The museum agreed, and commissioned the work. Because it was the sesquicentennial year of the oil industry, in the midst of the Age of Oil, and the CLUI was opening an exhibit about California Oil the week the LACMA exhibit was to open, it was decided that it should be a landscan of the oil fields of Kern County, California, part of the largest oil producing area in the state, and a major source for the oil that drives Southern California. After scouting the area by map, GoogleEarth, car, and small airplane, a swath spanning the length of the South Belridge Oil Field was selected, coordinates and landmarks noted.
The shoot was conducted over several hours spent in a helicopter rigged with a gyrostabilized high definition video camera, aimed obliquely downwards. Several passes were made of the same seven-mile stretch of oil field, back and forth, forwards and backwards, scanning the land.
The purpose of a landscan is to show a section of ground with a minimum of intervention, to allow the place itself to be the object of attention. No edits, limited camera movement, a fixed focal length, no vibration or sudden moves; just let the camera roll over the landscape at an oblique angle, following a scripted path through the terrain, like a vacuum cleaner sucking up the sights.
But its not about the technical means of capturing. Its about the selection and presentation of a place. The site needs to be of sufficient scale, complexity, and import to warrant and support the attention. The view is not a meandering in a scenic landscape, it is a picture of a site, a portrait of a subject, one of such a large scale, that it can only be shown in a lengthy durational cross-section.
Though the place may or may not be familiar to viewers, the view of the site from a low altitude oblique, using the great detail now available through high definition video, and with the rock-solid stabilization of the gyro, makes it seem new, even though it has been there all along. The point of view of the landscan can be compelling, even shocking, as well as mesmerizing, alienating, and hyperreal.
People, certainly, are accustomed to aerial video, but normally viewed in short shots, and as part of an edited documentary, or film. The landscan is new, because it is one shot, a scan, which continues for as long as possible, until the subject runs out.

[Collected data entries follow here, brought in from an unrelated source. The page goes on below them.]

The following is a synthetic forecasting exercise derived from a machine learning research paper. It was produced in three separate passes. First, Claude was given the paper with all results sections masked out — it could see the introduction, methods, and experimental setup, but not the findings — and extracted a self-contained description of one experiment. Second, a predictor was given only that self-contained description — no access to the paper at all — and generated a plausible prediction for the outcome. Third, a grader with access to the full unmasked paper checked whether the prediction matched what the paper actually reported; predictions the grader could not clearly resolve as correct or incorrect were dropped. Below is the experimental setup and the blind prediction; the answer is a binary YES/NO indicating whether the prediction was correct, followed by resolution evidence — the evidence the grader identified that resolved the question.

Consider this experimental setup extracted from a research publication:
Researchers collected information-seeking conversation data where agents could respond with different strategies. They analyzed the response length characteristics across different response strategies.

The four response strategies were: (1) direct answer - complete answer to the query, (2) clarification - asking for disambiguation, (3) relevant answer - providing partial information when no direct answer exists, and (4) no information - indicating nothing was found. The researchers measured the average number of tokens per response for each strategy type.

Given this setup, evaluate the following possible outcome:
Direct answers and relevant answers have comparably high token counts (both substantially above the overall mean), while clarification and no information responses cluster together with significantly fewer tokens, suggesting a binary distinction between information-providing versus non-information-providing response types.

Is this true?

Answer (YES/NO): NO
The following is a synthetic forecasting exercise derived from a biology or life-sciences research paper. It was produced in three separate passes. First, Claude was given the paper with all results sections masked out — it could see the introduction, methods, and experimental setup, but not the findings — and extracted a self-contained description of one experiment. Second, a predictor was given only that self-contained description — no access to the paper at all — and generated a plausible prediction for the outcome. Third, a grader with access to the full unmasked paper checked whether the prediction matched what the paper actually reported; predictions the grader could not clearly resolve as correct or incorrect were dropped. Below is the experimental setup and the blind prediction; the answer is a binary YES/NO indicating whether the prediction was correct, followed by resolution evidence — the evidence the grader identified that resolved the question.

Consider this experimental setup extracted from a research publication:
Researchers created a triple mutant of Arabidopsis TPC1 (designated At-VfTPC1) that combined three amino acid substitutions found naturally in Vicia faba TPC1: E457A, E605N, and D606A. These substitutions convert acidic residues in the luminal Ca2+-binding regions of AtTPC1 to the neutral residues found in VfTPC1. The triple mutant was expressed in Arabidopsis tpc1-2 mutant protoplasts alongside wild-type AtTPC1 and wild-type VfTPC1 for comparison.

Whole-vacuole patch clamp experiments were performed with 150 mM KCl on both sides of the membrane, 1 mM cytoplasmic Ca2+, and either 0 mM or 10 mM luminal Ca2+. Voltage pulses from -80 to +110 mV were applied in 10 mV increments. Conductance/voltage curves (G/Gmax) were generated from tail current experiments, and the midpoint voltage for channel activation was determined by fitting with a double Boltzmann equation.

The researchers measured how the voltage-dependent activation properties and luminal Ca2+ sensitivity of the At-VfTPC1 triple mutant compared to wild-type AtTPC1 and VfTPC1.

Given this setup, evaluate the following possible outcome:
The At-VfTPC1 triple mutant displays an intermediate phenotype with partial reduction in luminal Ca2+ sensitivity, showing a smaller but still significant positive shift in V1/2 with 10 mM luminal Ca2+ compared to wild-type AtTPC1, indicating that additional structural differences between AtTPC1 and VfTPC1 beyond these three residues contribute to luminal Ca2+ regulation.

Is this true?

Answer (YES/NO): NO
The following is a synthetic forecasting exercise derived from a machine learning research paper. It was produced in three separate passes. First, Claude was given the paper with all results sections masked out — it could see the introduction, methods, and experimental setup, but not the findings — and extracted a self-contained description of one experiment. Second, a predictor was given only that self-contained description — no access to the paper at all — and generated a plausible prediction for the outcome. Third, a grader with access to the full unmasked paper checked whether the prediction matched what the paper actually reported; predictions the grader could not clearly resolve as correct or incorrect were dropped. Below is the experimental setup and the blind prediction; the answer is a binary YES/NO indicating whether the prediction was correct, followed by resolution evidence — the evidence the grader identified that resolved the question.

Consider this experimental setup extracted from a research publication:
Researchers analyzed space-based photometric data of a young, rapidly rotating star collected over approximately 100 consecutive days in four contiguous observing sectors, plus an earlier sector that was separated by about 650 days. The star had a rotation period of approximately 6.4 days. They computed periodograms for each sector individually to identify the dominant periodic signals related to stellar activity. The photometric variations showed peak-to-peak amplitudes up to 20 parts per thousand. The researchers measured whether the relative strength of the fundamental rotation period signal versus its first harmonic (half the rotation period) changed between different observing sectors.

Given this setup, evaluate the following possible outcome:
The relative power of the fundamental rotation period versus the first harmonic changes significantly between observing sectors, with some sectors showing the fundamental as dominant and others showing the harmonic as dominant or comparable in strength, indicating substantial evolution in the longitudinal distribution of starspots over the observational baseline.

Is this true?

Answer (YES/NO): NO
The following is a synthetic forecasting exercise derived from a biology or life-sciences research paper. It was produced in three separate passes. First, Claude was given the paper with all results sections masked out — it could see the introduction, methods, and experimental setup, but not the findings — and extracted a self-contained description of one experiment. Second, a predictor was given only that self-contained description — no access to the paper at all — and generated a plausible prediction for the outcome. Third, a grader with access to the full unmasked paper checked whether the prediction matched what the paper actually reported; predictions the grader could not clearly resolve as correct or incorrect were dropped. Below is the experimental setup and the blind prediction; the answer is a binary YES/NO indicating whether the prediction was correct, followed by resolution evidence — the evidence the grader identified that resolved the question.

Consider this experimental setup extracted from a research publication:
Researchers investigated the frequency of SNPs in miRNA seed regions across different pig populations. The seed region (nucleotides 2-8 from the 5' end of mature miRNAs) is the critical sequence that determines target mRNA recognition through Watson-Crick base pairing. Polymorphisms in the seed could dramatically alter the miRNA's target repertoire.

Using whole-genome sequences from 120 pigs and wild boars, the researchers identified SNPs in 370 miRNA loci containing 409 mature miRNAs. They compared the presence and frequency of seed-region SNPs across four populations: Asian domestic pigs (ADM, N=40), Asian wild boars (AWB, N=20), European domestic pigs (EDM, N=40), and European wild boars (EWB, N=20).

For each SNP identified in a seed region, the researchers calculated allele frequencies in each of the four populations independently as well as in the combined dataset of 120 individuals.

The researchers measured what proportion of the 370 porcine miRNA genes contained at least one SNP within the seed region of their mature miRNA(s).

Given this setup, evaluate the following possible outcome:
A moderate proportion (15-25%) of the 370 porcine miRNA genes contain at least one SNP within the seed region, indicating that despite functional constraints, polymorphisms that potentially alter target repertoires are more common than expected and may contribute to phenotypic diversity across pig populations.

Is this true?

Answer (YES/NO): NO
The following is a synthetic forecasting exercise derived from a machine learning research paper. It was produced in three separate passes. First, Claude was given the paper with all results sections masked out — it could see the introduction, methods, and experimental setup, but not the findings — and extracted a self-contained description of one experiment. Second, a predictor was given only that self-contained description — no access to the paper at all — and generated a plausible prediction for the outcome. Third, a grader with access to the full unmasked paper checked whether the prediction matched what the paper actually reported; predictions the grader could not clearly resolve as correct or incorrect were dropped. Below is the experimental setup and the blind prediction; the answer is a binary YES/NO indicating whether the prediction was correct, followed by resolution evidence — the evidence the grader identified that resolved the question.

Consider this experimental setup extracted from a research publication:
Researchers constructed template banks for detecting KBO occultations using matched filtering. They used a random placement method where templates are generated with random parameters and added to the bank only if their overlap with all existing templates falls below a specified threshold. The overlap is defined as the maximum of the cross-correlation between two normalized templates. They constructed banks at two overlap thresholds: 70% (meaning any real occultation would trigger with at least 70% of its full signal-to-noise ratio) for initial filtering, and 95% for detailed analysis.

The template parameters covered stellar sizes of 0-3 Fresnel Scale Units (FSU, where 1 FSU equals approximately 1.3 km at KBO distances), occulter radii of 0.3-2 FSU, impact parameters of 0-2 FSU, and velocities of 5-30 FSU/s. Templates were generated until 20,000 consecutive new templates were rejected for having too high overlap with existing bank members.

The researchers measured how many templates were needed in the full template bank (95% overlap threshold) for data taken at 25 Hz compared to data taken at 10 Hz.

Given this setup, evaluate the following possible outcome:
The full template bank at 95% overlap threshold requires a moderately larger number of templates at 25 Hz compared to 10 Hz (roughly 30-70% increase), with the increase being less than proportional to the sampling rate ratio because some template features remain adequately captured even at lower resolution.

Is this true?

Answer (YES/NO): NO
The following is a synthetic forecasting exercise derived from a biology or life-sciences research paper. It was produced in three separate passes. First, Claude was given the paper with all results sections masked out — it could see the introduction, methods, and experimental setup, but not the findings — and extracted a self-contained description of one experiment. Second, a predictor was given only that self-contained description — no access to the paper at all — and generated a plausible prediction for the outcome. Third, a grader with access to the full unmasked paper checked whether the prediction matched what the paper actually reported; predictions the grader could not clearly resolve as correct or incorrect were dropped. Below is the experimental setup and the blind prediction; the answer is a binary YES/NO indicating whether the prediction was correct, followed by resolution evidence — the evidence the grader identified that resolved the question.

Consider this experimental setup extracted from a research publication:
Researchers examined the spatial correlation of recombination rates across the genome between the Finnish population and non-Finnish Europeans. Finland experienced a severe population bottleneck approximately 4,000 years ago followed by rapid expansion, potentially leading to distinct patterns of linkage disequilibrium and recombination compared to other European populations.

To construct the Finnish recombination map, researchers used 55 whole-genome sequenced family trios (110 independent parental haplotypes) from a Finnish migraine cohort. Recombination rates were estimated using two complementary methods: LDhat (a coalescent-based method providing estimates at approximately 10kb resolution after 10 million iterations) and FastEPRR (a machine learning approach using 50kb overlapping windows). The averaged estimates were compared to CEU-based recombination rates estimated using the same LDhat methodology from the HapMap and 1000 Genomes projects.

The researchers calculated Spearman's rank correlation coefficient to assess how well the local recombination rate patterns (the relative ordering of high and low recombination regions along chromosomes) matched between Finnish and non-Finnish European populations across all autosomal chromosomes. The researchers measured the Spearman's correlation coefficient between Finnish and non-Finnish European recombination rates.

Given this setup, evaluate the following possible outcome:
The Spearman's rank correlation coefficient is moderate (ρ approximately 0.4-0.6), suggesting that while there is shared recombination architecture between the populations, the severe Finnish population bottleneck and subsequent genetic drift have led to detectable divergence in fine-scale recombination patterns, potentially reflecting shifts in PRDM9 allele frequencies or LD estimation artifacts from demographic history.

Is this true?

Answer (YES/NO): NO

The longer the shot the better, at least ten minutes seems about right – enough so that people can sit down and watch it. Photography and place merge: the land itself becomes like a strip of film, unwinding its story.
Sound completes the cinematic experience. A landscan needs just enough sound to fill the void, and provide an atmosphere. A sort of room tone for space. If one were to record the actual live sound present when making the landscan, the noise would be wind noise on the microphone and loud helicopter chop. If it were recorded on the ground, it would have to be of a fixed point, not reflective of the kinetics of the scene. So it has to be made up, adding a layer of artifice. But if the sound is right, its artifice melts into the scene, making it seem like an inevitable byproduct of the view.
The landscan shown at the New Topographics show was shown in tandem with a previous one, the Houston Petrochemical Corridor. Side by side, these views represented upstream: the source of oil from the ground, and downstream: the processing of the oil into fuels and plastics that make up our world. The audio bringing them together was constructed by the musicologist and sound designer George Budd. Videography was by Ron Chapple of Aerial Filmworks.